第二回名誉裁判二週間後、王都宿屋の勇者が泊まる部屋に赤い人物がやって来た。赤い人物は勇者が求めていた例の魔物の件で。
「勇者さん。六つ目魔物を連れて来たら、金を貰えるのは嘘じゃないだろうな」部屋の扉近くに赤い人物が立って言った。賢者は赤い人物の左隣に立つ。勇者は椅子に座り机上に両肘を付き、両指を絡ませ、手の上に顎を乗せていた。
鋭い目つきで勇者が赤い人物に言った。
「六つ目魔物だったら金を払う。ただし、俺が思っている六つ目ではなかったら一切払わないぞ。現物を見せろ。それともどこかに見に行かないといけないか」
赤の人物の右口角が上がった。
「現物を見せてもいいが先に報酬の十分の一、金を払って貰えねえか?保険として」
「分かった。払う」と勇者は椅子の後ろの木箱を空け米が三百グラム入りそうな袋を取り出した。
袋を持ち上げ赤の人物に投げた。
「どん」袋は赤の人物の目の前に落ちた。
「頂きますぜ」赤の人物は袋に手を伸ばした。袋を掴み持ち上げようとするが、賢者が赤の人物の手を掴み阻止。
「金を貰う前に先に六つ目の居る場所を言え」
「賢者さん。警戒心が強いねえ」賢者の手を払い赤の人物は懐に袋を入れた。
「早く六つ目の場所を」神経質に賢者が問い詰めた。
「はい。はい。六つ目は宿屋前に居るぜ。付いてきな」赤の人物が勇者を見て親指を立て部屋の外に出ろと合図を送った。
「ばん」垂直に勇者は立ち上がった。椅子を引かずに立ったせいで、机は勇者の太腿に弾かれ前方に倒れた。机を飛び越え、勇者は赤の人物に向かい突進。
赤の人物、賢者が驚く隙を与えず、
「行くぞ」と勇者は言って二人の首辺りに腕を叩き込んだ。
「どん」音が鳴った後、勇者は二人の首に腕を巻き付け、部屋を出て行った。勇者は急いで階段を降りるので、二人は悪路を走る馬車の中にいるような感覚を味わう。ついでに壁や柱に接触、痣が出来た。二人が勇者から解放されたのは宿屋前だった。

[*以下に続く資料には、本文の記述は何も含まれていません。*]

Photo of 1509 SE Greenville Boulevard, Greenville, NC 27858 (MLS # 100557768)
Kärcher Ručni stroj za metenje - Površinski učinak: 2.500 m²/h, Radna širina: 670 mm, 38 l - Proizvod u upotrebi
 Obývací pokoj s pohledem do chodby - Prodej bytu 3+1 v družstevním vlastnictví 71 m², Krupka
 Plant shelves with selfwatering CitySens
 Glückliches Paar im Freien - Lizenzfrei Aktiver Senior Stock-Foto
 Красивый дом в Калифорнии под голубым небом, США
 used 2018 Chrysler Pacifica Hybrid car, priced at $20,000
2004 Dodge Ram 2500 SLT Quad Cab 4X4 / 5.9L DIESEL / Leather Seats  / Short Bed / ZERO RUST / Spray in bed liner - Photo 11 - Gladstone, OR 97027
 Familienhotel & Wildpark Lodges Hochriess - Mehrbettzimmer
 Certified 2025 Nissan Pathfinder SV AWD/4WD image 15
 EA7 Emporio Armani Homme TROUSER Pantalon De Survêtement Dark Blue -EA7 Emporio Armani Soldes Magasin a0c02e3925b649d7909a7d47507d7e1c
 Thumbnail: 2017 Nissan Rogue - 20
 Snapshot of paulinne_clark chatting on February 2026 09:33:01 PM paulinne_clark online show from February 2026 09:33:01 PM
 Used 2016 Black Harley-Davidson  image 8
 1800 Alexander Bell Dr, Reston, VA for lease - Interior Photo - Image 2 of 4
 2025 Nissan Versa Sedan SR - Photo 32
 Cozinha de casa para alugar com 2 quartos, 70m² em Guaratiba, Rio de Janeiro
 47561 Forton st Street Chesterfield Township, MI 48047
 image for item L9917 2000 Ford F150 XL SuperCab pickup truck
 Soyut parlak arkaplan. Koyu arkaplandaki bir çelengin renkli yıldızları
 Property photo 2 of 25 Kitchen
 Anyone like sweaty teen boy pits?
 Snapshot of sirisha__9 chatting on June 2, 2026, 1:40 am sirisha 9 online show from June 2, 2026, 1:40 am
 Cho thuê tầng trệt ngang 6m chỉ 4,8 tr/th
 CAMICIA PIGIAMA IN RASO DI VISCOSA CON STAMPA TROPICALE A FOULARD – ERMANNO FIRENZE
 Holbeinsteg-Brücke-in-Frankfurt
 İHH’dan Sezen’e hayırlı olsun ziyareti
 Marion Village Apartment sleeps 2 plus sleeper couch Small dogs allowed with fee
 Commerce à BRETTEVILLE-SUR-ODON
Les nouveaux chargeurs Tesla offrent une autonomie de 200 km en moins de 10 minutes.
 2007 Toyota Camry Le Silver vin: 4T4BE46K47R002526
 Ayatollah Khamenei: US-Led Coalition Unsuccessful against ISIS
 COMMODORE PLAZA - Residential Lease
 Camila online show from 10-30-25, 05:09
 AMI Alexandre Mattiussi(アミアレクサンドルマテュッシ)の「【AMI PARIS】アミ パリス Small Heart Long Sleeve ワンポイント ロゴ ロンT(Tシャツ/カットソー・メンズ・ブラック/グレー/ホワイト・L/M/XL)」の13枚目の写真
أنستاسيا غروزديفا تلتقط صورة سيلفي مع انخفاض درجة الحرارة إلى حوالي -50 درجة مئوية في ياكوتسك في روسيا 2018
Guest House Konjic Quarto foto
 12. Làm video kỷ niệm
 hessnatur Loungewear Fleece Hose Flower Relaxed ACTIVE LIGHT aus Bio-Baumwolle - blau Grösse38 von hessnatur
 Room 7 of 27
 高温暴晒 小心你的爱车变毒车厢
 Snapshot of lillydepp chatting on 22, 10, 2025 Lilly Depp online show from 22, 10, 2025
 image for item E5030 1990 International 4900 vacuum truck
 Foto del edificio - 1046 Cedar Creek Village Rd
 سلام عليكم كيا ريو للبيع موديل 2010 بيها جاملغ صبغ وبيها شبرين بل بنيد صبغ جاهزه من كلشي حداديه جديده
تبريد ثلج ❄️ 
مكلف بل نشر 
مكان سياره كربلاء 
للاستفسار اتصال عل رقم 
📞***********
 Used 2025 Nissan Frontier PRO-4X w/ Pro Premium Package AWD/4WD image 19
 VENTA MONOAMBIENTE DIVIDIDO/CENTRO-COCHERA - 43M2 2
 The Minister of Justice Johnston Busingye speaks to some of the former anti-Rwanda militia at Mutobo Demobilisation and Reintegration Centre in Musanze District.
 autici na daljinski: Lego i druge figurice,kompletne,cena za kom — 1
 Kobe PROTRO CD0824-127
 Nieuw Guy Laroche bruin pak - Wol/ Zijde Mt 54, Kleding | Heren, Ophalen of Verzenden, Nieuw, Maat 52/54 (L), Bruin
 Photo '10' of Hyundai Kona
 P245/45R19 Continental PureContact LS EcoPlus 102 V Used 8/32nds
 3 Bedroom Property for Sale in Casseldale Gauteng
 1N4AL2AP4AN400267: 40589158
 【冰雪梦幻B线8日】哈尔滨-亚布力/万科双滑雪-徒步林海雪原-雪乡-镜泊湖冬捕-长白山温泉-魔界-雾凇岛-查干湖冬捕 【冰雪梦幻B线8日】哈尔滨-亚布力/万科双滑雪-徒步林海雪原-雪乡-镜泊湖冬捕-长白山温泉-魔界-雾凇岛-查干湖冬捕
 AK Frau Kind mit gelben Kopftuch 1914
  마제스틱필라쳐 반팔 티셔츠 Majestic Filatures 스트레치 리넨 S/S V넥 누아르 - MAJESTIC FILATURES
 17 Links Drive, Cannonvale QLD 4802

「どっさ」二人は投げ出され倒れた。二人ともフラフラで中々立ち上がれない。勇者が思いっ切り首を絞めたので、二人は血が上った。
「どこに居る」勇者は周りを見ながら言った。宿屋の周りを見てもそれらしき魔物はいなかった。
「おいどこに居る。嘘じゃないだろうな」フラフラで倒れている赤い人物に勇者が苛立つ。赤の人物は手を前に出し、
「待ってくれ。そこの角に居る」路地を指さす赤の人物だった。